Нередко сознание борется у нас с любовной страстью и тем доказывает, что не принимает в ней никакого участия. Вот почему в любви имеют место замечательнейшие антиномии чувства. Может случится так, что качества существа, которые оттолкнули бы нас от него, если бы оно было только нашим другом, не только не развязывают, но еще больше запутывают узы нашей к нему любви и приводят нас к браку с ним несмотря на наше сомнение в уместности такого брака. Для любви не имеют никакого значения доводы рассудка; в суждении о любимом предмете она руководствуется своим особенным критерием. Девушка может быть любима нами не только несмотря на осуждаемые нашим сознанием ее недостатки, но и за эти самые недостатки: они одобряются нашим бессознательным. Сюда относятся, например, про явления женского привередничества и легкомыслия, которые могут усилить в нас нашу любовную страсть к женщине, несмотря на то, что мы взираем на них с прискорбием. Особенно частое явление представляют капризные и легкомысленные женские характеры в театральном мире, не столько потому, что их может образовать сцена, сколько потому, что уже сам выбор театральной карьеры предполагает в делающих его особах существование задатков к их развитию. А между тем всем известно, как часто без всяких колебаний мужчины приносят в жертву обладательницам подобных характеров даже высокое общественное положение, а потом убеждаются на опыте в безобразии заключаемых ими браков. Но антиномия чувства обнаруживается в любви с особенной силой в том случае, когда любовь существует совместно с ненавистью, даже с презрением. Такое реально диалектическое раздвоение объяснимо только тем, что в его основе лежит дуализм сознательного и бессознательного. Оттого-то и производит в нас впечатление величайшей психологической правды та сцена, в которой исполненный ненависти и презрения в Дездемоне Отелло сперва ее целует, а потом закалывает. Эта имеющая место в любви реальная диалектика чувства служит неисчерпаемым источником для поэтического творчества.
Бессознательность мотивов любви доказывается и тем, что мы придаем чрезвычайно маловажное значение развитию сознания, то есть образованию любимой нами девушки. Ведь образование человека, будучи ненаследственным, не имеет никакого значения для его потомства. Напротив, чем неопределеннее психические качества данного лица, чем глубже лежат они в недрах его бессознательного, как это очень часто наблюдается у женщин, тем больше мы поддаемся его очарованию.

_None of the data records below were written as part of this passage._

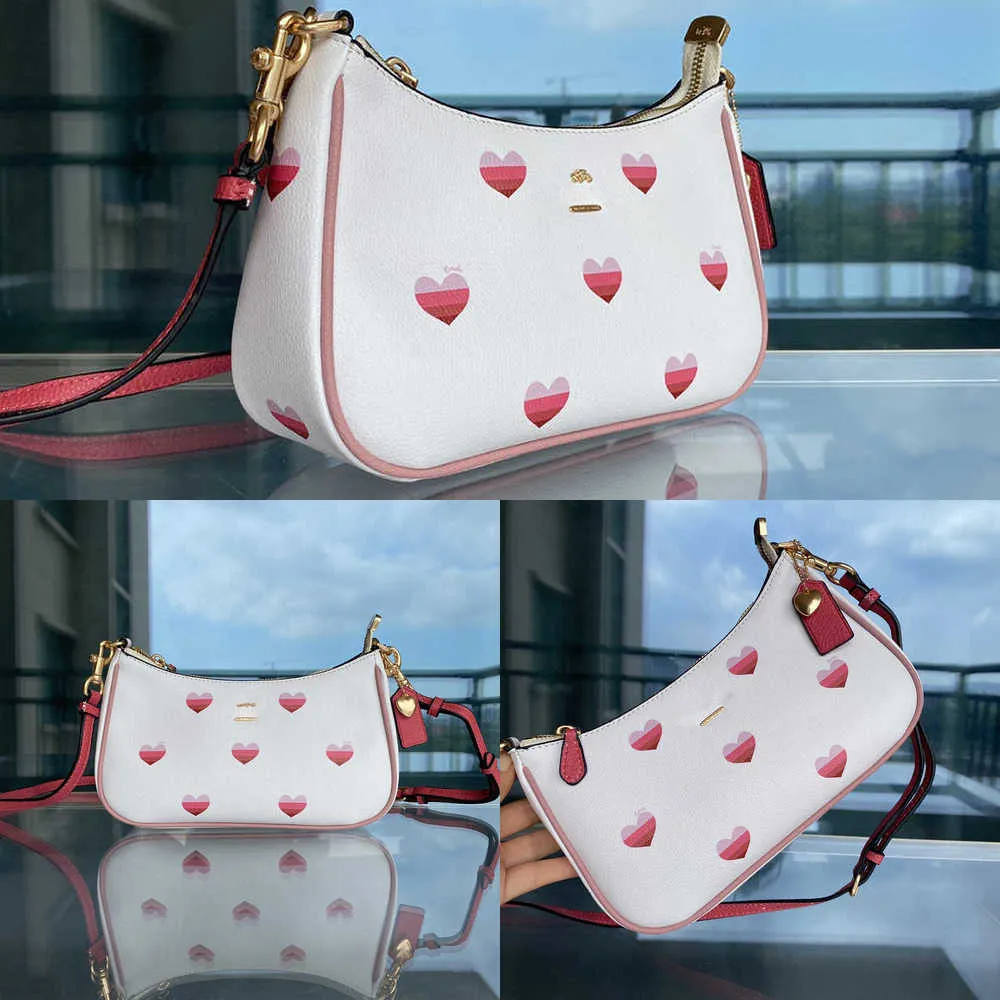 COBAG Evening Bags Shoulder Handbag Women Mini Tote White Leather Underarm Bag Fashion Crossbody Luxurys Designers Handväskor Purse Love Print Valentine 230207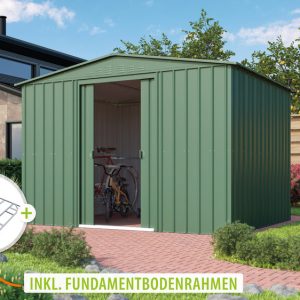 Globel Metallgerätehaus Gartenmanager Dream 1010m, jade – Set Globel Metallgerätehaus Gartenmanager Dream 1010m, jade – Set
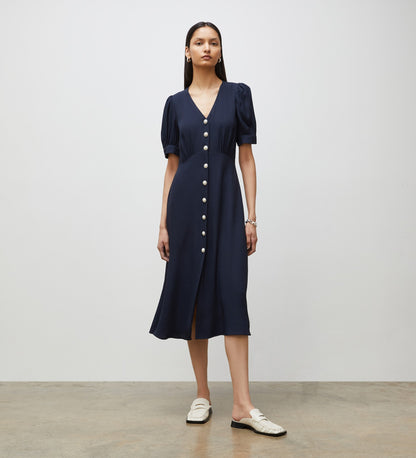 Ulrica Navy Midi Dress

Итак, вследствие того, что в своей деятельности в жизни людей природа руководствуется принципом индивидуализирования, у них половое влечение утрачивает свой неопределенный характер, деятельность его сопровождается выбором, и оно превращается в любовь, часто достигающую такой остроты индивидуализирования, что из нее совершенно исчезает отличительная черта полового влечения – неопределенность. Такое различие между половым влечением и любовью выражает уже в мифологической форме Платон, когда говорит о первочеловеке, разрозненные половины которого страстно ищут друг друга, побуждаемые стремлением к соединению, что, пожалуй, можно понимать так, что гермафродитизм представляет первичную биологическую форму.
Таким образом, в справедливости теории Шопенгауэра не может быть никакого сомнения, но она нуждается как в исправлении, так и в восполнении. Индивидуализированию у людей подлежат преимущественно душевные качества, их характер и интеллект, почему и любовь должна преобразовывать преимущественно психические качества, а не одни только определенные свойства их ближайшего поколения. А так как психические качества человека определяют склад истории жизни человечества, то оказывается, что история представляет как бы продолжение биологии. Было бы непоследовательно думать, что лежащая в основе нашей любви воля только вводит нас в жизнь и затем покидает, предоставляя нас игре наших сознательных мотивов. Как нельзя допустить того, чтобы организующий в нас принцип, снабдив нас мозговым аппаратом, не заботился совсем о его функциях, так нельзя допустить и того, чтобы метафизическая воля, постаравшись развить у ближайшего нашего поколения известные способности, не пеклась об их употреблении. К тому же мы уже неоднократно видели прежде, что деятельность человека может определяться прямо, без посредства его сознания, мотивами, исходящими из недр трансцендентального, а это, конечно, может иметь место и в истории человечества.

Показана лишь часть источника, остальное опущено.